Suara Sumatera - Konten Oklin Fia menjilat es krim di selangkangan pria menurut Majelis Ulama Indonesia (MUI) tidak termasuk dalam bentuk penistaan agama.
Wakil Sekjen Badan Hukum MUI Ikhsan Abdullah menilai konten Oklin Fia itu lebih mengarah pada persoalan moral dan akhlak.
Karena itu Ikhsan Abdullah menyarankan kepada umat Islam untuk tidak membawa masalah Oklin Fia ini ke ranah hukum.
Lebih baik kata dia, Oklin Fia diberi teguran dan didakwahi dari pada harus membebankan polisi dengan masalah seperti ini.
"Ditegur itu kan bagian dari berdakwah, jadi jangan langsung lapor polisi. Itu nanti kan kurang baik dan buat polisi jadi beban. Ini sudah pas menyampaikannya ke MUI jurusannya moral," ujar Ikhsan Abdullan dalam acara The Prime Show with Aiman di Inews TV, Rabu (30/8/2023).
Ikhsan Abdullah berpesan kepada penyidik untuk bisa membedakan mana kasus yang termasuk dalam penodaan agama mana yang urusan moral agama.
"Saya kira ini jauh dari masalah moral agama, tidak perlu lagi ya berpesan kepada masyarakat dan aktivis hukum atau penyidik ya harus dibedakan lah mana penodaan agama dan tidak," kata Ikhsan.
Menurut dia, persoalan moral dan akhlak seharusnya cukup diluruskan secara sosial dan tak perlu ke ranah hukum.
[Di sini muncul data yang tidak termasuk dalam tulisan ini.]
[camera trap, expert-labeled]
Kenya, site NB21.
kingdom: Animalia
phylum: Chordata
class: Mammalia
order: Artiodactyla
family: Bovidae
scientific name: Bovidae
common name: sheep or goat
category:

"Hukum memang harus ditegakkan tapi masalah sosial keagamaan ya dikembalikan ke masalah agama dan masalah sosial, sehingga tertib nih nggak ada orang yang harusnya tidak dihukum jadi dihukum kan malah jadi masalah," lanjutnya.
Baca Juga: Jokowi Usul Ambil KUR Rp500 Juta Tanpa Jaminan
Ikhsan Abdullah juga meminta Oklin Fia untuk tak berhenti berkarya dan beraktivitas akibat masalah yang sekarang menimpanya.
"Kamu mulai hari ini terus berkreativitas, jangan karena persoalan ini kamu down dan kamu menyesali diri terus," ujar Ikhsan.
Bahkan, pihak MUI juga siap membantu Oklin Fia bila masih dituding melakukan penistaan agama terkait konten makan es krim tersebut.
"Kalau nanti diperlukan bahwa ini penodaan atau bukan akan kami jawab dari sini. Tapi tunggu, jangan mengulangi lagi perbuatannya. Kalau mengulangi lagi ya itu tanggung jawab pribadi ya," tegasnya.